Partway through the opening panel — comprised of sex workers rights activists, advocates, and community service providers — Ceyenne Doroshow reminds us to watch each other’s backs, to check in with and keep track of each other. Applause breaks out, possibly the loudest so far. In a way, we’re voting with our hands.

Suraj dives into the subject of harm reduction. Lorelei Lee, the beautiful blonde seated on the same couch as I am, leans forward. I suspect we all want to hear what the politician has to say. The PMS fog obscures memory and I haven’t started taking notes in earnest yet, but the clapping indicates that we like what we hear.

Someone asks how Suraj wants to end the stigma around sex work and the people who do it — something he’d mentioned earlier. He says he intends to continue listening to and amplifying the voices of the community. He moves into some of the intersections at play: mass incarceration, economic hardship. Ending these problems would also lessen the potential for exploitation in sex work. He points at events like this Town Hall being a display of our power to push back, be heard — and actually listened to.

Another person asks about sex work and disability. Suraj shows humility in acknowledging how he himself neglects to include that in the conversation, and moves into a call for every citizen’s basic healthcare needs to be met.

A community organizer reminds Suraj that he is the face of anti-FOSTA, whether he likes it or not. Laughter rings around the room. They ask what he’s going to do for our community if he loses the election, what he’s going to keep doing to fill the responsibility he’s taken on — championing our rights. He jokes he’ll keep fighting but will take a month off first.

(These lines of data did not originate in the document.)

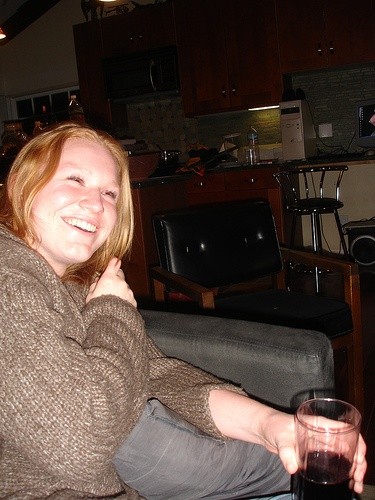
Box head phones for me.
[281,88,305,102]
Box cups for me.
[290,398,362,500]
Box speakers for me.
[346,228,375,292]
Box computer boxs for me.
[279,100,312,162]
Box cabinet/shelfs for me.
[72,0,375,309]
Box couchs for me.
[139,310,335,420]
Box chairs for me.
[150,197,365,420]
[274,166,350,261]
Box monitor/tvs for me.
[355,98,375,156]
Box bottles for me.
[246,125,260,166]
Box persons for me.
[0,122,367,500]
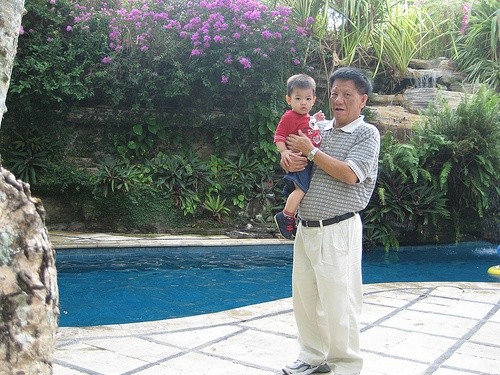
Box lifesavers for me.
[487,264,500,275]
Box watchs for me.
[306,147,321,162]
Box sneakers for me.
[282,359,332,375]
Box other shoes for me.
[292,216,298,238]
[274,212,294,240]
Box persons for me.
[273,73,328,242]
[282,67,381,374]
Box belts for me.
[295,212,358,227]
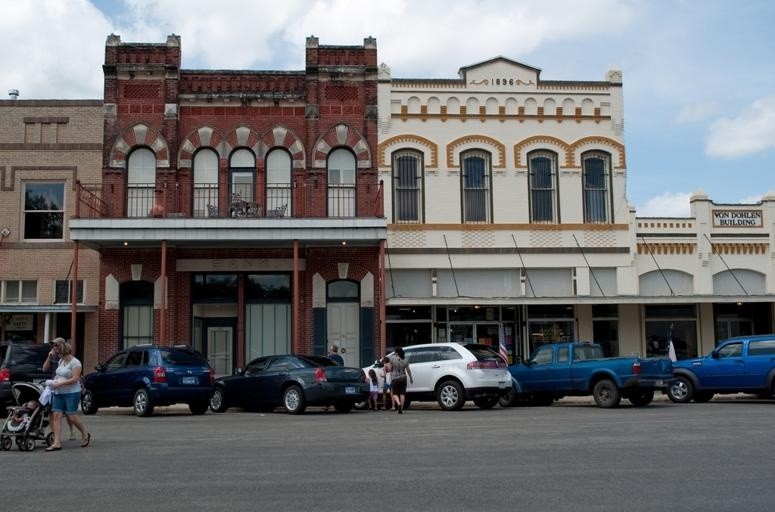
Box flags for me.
[499,341,509,366]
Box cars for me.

He answers seriously that he’ll figure out what he did wrong, engage in self care, and points out that he’s in his early thirties and isn’t going anywhere. He says “I’ll be right here with you guys, the whole way through. That’s a promise.”

Lorelei stands up to tell Suraj she hopes he does continue to listen and to learn. She thoroughly describes how great the things he’s doing are, and then explains that it isn’t enough. Reducing the penalty for prostitution to a ticket isn’t decriminalization. It isn’t enough.

Lorelei says that protecting the rights of those of us who love our jobs is too flat, too headline-y. She points out that many of us who’ve been in sex work for a long time have worked under many different conditions, that we’ve loved and utterly hated our jobs at various times. She says she needs to hear that he’s here for those of us who don’t particularly love our jobs, or don’t love them right now, even if that’s complicated.

The furthest Suraj goes is to say that the argument for decriminalization is “very compelling,” but also promises he will continue listening to the community as he forms an opinion. Then the event is over.

On my way out Suraj thanks me for coming. I tell him I’m quite happy with what I heard.

An activist behind me says “Only quite happy?” I respond “I want a bolder response on decrim. I understand the likely political reasons he can’t give one, but I don’t have the patience for this slow and steady.” She tells me to tell him that. I smile and say “He knows.”

I’m far from all in, but if I lived in NY’s 12th congressional district I’d be voting for Suraj on June 26th.